Not everyone agrees on how serious the threats are to commercial systems. “We are quite confident that our system will remain impervious,” says Robert Gelfond, chief executive of MagiQ, a quantum-cryptography company in Somerville, Massachusetts. Gelfond says MagiQ's government and military customers regularly try to breach their systems' security. “They want to see it and test for themselves,” he says. So far, MagiQ has not had to modify any of its cryptographic technology.

Weak spots

Not enough attention has been paid to vulnerabilities.
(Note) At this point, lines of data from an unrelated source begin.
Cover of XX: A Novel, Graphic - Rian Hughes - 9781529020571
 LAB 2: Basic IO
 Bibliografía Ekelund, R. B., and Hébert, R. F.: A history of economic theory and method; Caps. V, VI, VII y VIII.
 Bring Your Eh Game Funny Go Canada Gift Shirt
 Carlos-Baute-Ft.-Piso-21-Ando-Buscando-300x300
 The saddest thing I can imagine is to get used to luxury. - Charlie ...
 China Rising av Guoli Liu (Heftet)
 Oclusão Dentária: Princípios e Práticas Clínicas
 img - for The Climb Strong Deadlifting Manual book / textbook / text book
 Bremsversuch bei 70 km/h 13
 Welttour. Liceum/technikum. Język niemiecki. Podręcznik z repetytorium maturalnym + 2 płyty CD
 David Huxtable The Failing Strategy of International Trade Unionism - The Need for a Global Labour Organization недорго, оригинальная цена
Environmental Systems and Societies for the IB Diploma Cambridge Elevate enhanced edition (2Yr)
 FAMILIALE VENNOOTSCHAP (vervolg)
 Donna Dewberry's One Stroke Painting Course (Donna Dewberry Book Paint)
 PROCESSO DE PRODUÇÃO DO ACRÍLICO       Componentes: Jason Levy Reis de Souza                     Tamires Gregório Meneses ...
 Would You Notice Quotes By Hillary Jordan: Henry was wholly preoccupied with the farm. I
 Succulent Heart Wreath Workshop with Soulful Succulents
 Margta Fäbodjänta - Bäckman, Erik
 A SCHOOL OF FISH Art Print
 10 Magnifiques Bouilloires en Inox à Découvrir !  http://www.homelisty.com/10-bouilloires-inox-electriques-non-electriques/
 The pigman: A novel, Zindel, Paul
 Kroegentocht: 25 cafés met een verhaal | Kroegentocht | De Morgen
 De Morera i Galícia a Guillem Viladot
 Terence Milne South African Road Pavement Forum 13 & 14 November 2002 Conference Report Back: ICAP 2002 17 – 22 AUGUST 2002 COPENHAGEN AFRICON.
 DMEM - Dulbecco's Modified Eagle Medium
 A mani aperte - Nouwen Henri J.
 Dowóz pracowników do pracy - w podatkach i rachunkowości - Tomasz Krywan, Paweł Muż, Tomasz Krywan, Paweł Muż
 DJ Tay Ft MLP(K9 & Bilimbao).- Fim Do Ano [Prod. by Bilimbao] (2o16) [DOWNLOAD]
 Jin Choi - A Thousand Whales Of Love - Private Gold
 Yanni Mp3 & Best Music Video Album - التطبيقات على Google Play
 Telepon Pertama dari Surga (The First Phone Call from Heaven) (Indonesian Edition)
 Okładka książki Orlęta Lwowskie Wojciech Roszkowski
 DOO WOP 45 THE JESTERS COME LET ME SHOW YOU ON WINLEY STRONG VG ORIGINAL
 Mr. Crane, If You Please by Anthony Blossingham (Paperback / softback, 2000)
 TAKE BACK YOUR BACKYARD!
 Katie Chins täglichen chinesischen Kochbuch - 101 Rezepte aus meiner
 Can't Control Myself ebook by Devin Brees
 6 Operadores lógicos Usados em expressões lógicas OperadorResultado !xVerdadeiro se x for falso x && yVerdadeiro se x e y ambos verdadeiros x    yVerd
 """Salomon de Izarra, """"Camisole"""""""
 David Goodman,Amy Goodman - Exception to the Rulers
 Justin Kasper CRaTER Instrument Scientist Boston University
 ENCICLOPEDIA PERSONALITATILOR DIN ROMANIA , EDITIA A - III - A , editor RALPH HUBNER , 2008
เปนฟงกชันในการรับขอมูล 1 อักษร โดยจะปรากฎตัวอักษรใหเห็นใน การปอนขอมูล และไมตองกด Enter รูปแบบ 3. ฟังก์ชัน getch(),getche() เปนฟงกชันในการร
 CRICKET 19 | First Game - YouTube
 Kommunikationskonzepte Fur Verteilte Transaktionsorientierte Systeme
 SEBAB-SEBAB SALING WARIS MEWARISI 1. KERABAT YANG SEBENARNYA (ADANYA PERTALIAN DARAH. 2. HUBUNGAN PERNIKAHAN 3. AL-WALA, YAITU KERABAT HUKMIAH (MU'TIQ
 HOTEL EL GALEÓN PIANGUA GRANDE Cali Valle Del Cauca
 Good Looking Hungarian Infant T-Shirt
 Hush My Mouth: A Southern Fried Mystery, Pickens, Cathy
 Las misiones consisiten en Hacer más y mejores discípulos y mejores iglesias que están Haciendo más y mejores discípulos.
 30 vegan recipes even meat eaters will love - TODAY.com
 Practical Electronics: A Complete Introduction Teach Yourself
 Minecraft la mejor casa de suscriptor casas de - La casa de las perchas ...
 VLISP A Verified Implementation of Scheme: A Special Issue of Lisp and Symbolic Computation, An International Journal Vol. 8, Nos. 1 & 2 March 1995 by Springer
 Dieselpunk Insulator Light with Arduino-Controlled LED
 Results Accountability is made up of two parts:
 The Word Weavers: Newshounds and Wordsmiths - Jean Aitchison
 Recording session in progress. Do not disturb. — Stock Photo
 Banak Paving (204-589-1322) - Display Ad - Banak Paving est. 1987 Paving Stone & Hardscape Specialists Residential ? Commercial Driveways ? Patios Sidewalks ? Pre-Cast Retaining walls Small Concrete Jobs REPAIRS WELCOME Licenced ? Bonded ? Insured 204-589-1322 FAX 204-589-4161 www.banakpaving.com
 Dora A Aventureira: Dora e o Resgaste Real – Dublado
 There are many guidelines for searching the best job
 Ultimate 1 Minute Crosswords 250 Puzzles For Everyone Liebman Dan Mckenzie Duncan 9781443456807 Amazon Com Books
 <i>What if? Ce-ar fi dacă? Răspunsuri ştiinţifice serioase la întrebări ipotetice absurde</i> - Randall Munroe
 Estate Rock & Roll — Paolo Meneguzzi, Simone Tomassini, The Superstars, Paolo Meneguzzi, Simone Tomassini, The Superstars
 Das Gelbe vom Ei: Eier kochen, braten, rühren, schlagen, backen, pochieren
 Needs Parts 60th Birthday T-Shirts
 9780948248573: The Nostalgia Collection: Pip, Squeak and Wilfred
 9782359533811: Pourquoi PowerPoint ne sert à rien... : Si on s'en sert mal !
Daniel Gottesman

But others think that more needs to be done to ensure that the systems live up to their theoretical reputation. “There's been a lot of lip service,” says Gottesman. “But I don't think enough attention has been paid to vulnerabilities.” The researchers are more concerned with getting their set-up to work than they are with finding ways to cheat the system, he says.

That may be changing. Gisin thinks that the number of studies on potential attacks has risen over the past few years. “The entire field is getting more mature,” he says. “Now is really the time to think about these things.” As quantum cryptographic networks grow in size and complexity, they are also at risk from new kinds of attacks. Gisin would like to see the industry develop standards for detectors, transmission lines and other equipment that would help to close future gaps in security.

But there will always be a dirty trick to try, as the quantum-theorist-turned-safecracker Richard Feynman knew all too well. Feynman didn't rely on his theoretical brilliance to open the safes holding America's atomic secrets. He simply guessed the combination. He knew that his friend, a physicist, would undoubtedly choose a number he already had memorized, and the sly theorist got it on the second try: 27-18-28, the first six digits of the mathematical constant e.